Marek's
totally not insane
idea of the day

Sandboxing landscape

28 March 2017

Some time ago I started wondering - would it be possible for a CDN to run customer code on the edge servers? I read and asked around, over time I got acquainted to what is and what is not technically possible. But that didn't bring me closer to an useful answer. Fortunately exploring this subject has been enormous fun. In this blog post I'll describe my findings so far.

Generally speaking there are four ways of ensuring security when running untrusted third-party code:

  1. Programming language barrier. The isolation can be ensured by a programming language runtime. Such a runtime would need to restrict the access to privileged operations, validate memory access and support preemptive multi-tasking.

  2. Operating system isolation. It's possible to use operating system processes for sandboxing. Together with features like seccomp and namespaces it's possible effectively lock down untrusted code.

  3. Software fault isolation. SFI is a way to create an isolation boundary within a single process. It's conceptually simillar to running isolated "plugins". The best known implementation of SFI is Google Native Client.

  4. Virtual machine isolation. Modern CPU's have rich features to support virtualization. These features could be reused to create an isolation for untrusted code.

Let's discuss these options in more details.

Programming language barrier

A carefully designed programming language runtime might be used to enforce isolation. Such a language runtime would need to:

Unfortunately no such programming language currently exists. Let me show it on an example of two promising languages: Lua and Javascript.

Lua

Lua is a perfect example. It was designed specifically to be embeddable and run untrusted code. There has been some sandbox escapes but to my understanding these are all fixable. Unfortunately it doesn't come with multi-tenancy support. It's impossible to run multiple pieces of untrusted code in a single Lua runtime. Lua struggles to enforce CPU and memory limits.
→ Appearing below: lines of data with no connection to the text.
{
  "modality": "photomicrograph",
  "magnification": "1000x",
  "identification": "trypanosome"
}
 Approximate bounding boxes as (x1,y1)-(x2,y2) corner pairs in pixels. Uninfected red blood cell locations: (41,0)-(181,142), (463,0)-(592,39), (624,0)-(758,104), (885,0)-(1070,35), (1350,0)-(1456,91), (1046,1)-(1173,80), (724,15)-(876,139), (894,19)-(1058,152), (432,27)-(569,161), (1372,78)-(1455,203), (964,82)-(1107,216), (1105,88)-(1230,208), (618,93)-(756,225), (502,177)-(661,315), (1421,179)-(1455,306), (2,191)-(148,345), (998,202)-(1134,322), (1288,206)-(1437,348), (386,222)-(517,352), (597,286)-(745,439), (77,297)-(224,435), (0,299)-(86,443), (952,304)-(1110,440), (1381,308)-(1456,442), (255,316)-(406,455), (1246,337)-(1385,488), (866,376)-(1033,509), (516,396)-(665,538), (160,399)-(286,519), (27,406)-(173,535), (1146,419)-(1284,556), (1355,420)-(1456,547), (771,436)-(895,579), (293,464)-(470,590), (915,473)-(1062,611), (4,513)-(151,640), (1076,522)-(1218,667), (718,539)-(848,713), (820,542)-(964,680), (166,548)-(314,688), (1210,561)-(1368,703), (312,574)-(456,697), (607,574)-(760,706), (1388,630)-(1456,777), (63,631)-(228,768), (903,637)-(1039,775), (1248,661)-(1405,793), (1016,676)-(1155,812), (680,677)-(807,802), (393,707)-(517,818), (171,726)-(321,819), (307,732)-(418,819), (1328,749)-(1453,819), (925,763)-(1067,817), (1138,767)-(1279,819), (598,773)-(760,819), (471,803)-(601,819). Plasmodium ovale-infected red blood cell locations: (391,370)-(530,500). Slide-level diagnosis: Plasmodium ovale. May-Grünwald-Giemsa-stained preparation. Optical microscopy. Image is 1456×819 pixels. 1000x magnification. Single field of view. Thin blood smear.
In Lua the only way to restrict CPU usage of a tenant is by relying on a hacky debug hook. For example:

while true do
end

Such a forever-loop like this could be escaped with a debug hook debug.sethook(handler, "c", 100). This will interrupt the tenant code every 100 instructions and provide opportunity to implement a scheduler. But since this feature is implemented in Lua layer, it won't be able to interrupt slow C functions called from Lua.

Similarly, it's impossible to enforce memory limits for each tenant. For example:

string.rep("a", 100000000)

string.rep() is a good example of a function that looks innocent but can be abused by a tenant and to cause out of memory crash. Furthermore, string.rep is implemented in C. It's not easily possible to restrict memory allocations done by functions like this.
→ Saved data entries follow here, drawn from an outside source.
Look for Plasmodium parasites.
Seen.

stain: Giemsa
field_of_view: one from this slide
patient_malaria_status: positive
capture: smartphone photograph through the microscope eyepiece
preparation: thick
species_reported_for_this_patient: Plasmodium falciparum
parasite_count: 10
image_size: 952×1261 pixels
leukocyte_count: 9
While Lua was designed to make it easy to create basic sandboxes, it definitely doesn't come with multi-tenancy built in.

Javascript

An in-browser Javascript engine is another interesting candidate. First, it's definitely created to be multi-tenant. In a browser world a single tab can't escape and affect others. Browser JS engines are an audited and mature piece of technology.

Unfortunately modern JS engines don't support preemptive multitasking. If you've ever seen one of these alerts you know what I'm talking about:

unresponsive.jpg

It's similar story with enforcing memory limits - generally speaking browsers don't care about memory allocations done by one tab. It's totally possible for one rogue Javascript context to consume all of the available memory. A renderer process will just crash with a generic error message.

Summary

I'm not aware of any language runtime designed to support running multi-tenant sanboxed code. This is a pity though. Doing scheduling and performing lightweight context switches within a single user-space process is probably the best and most scalable design here. It would be possible to easily run thousands of tenants that way. I guess it could be possible to create such a runtime, but well, it's gonna be tough. Let's move on to another technical solutions for sandboxing - OS layer isolation.
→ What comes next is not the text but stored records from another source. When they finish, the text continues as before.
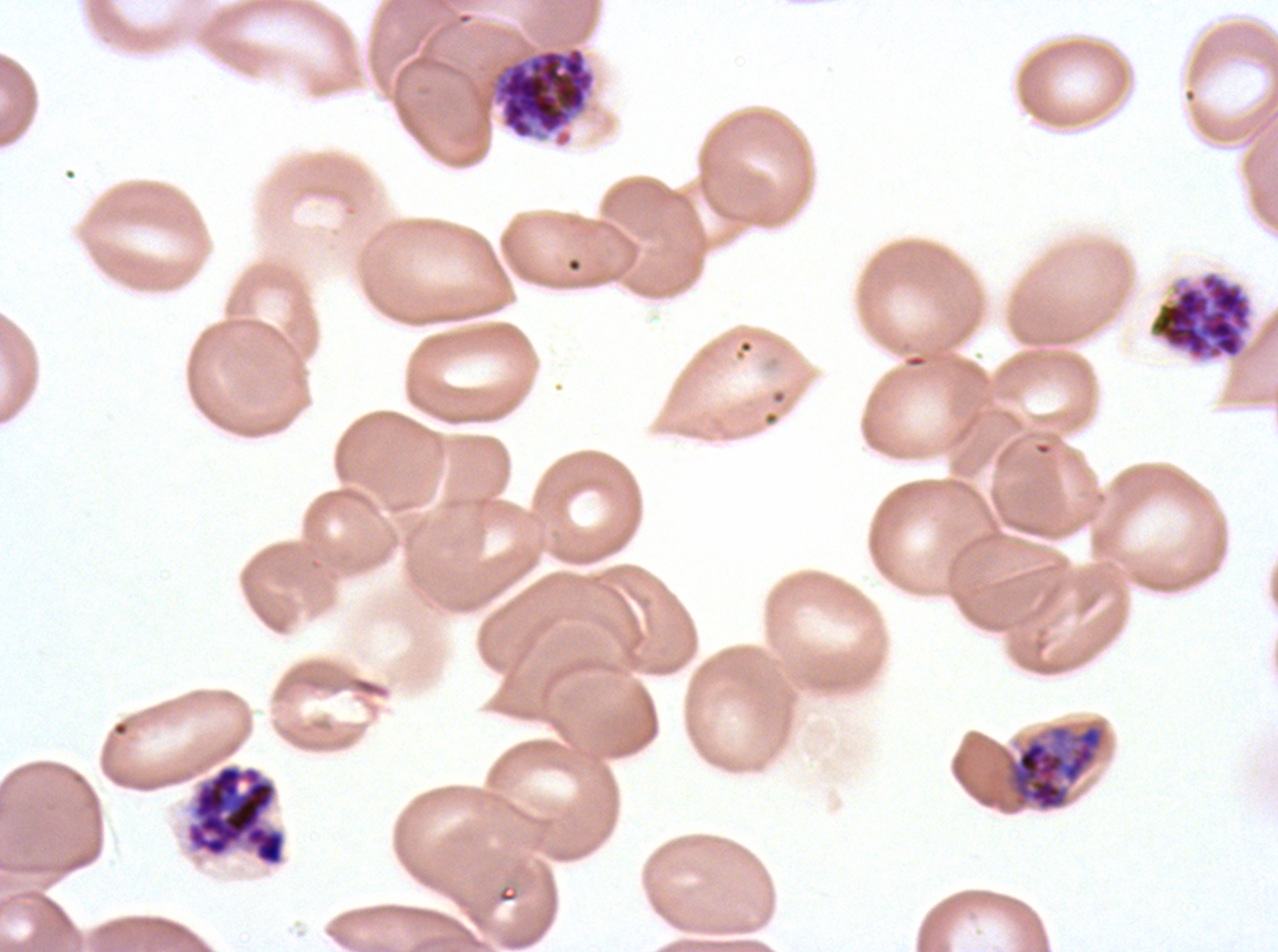

Approximate bounding boxes as (x1, y1, x2, y2) in pixels.
Summary:
  - Early schizont locations: (1005, 723, 1106, 812)
  - Segmenter locations: (183, 762, 288, 869)
  - Late schizont locations: (493, 45, 596, 147), (1148, 269, 1254, 363)
  - Image size: 1278×952 pixels
  - Field of view: sub-image separated from a larger composite
  - Preparation: thin blood smear
  - Specimen: ex-vivo Plasmodium falciparum culture from a patient in The Gambia, grown for 24 to 48 hours
  - Life-cycle stages observed: early schizont, late schizont, segmenter
  - Stain: GiemsaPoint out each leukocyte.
Operating system isolation

Enforcing isolation can be deferred to the operating system. Operating systems already do a good job of isolating processes from each other. With proper memory / CPU limit enforcement and good sandboxing of untrusted syscalls we could try to execute untrusted code in a locked down OS process.

This is a sound design and works for many others in the industry. For example:

To properly lock down the process it's necessary to restrict the allowed syscalls. This is where seccomp comes in.

seccomp

To restrict syscalls we will need seccomp-bpf. With its help we can deny any dangerous syscalls and allow only a carefully selected safe ones.. Unfortunately it's not that simple in practice. Seccomp can only whitelist or blacklist syscalls by their number. By design it cannot dereference the pointers passed as syscall parameters.

For example, with seccomp it's possible to enable or disable connect syscall, but that's it. Seccomp cannot be used to validate the target IP address of connect. In practice you would want to enforce sophisticated policies. For example, it makes sense to allow connect to remote addresses, but disable it from connecting to localhost. Allowing untrusted code to connect to things like 127.0.0.1:22 would be bad.

How do others solve this problem? There are three solutions.

Namespaces

Linux supports "namespaces" - an abstraction that is a basic building block for container technologies like Lxc and Docker. With namespaces it possible to redefine the scope of "things". For example you can define a new abstract "127.0.0.1" address, dedicated to a given sandboxed process. In such setup each sandboxed process could have its own localhost.

Couple of projects using namespaces for sandboxing:

Enforcing connect limits with Linux network namespace would have to be done by deploying dedicated iptables firewall rules for each and every sandbox. This is a rather heavyweight solution.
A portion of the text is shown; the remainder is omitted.